## SET TASK
Lay out every line of the records below as a Markdown table with two columns, Row (a running number) and Line. Skip blank lines and leave the pictures out.

## GIVEN DATA
-- BEGIN --

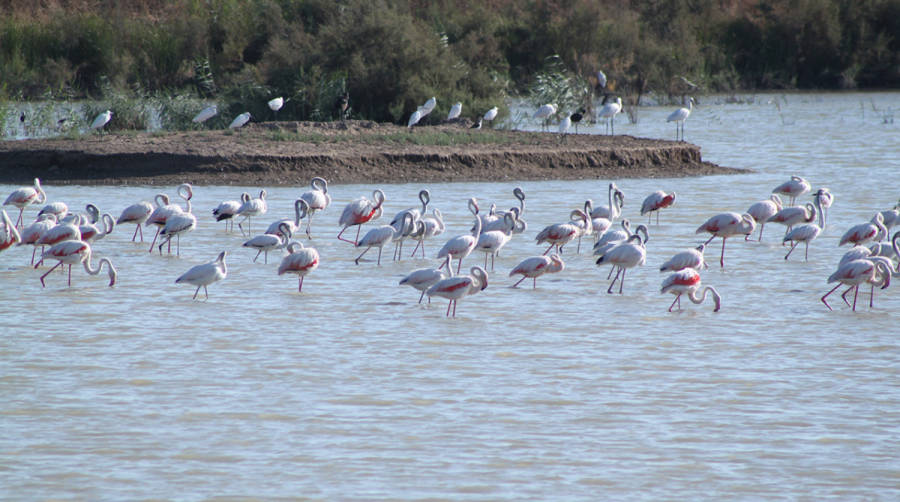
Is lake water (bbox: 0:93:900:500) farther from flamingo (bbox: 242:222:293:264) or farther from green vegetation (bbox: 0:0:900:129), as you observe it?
green vegetation (bbox: 0:0:900:129)

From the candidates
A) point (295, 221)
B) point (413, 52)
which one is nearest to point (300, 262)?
point (295, 221)

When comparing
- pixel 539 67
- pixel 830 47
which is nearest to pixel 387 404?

-- END --

## ANSWER TO THIS TASK
| Row | Line |
|---|---|
| 1 | Is lake water (bbox: 0:93:900:500) farther from flamingo (bbox: 242:222:293:264) or farther from green vegetation (bbox: 0:0:900:129), as you observe it? |
| 2 | green vegetation (bbox: 0:0:900:129) |
| 3 | From the candidates |
| 4 | A) point (295, 221) |
| 5 | B) point (413, 52) |
| 6 | which one is nearest to point (300, 262)? |
| 7 | point (295, 221) |
| 8 | When comparing |
| 9 | - pixel 539 67 |
| 10 | - pixel 830 47 |
| 11 | which is nearest to pixel 387 404? |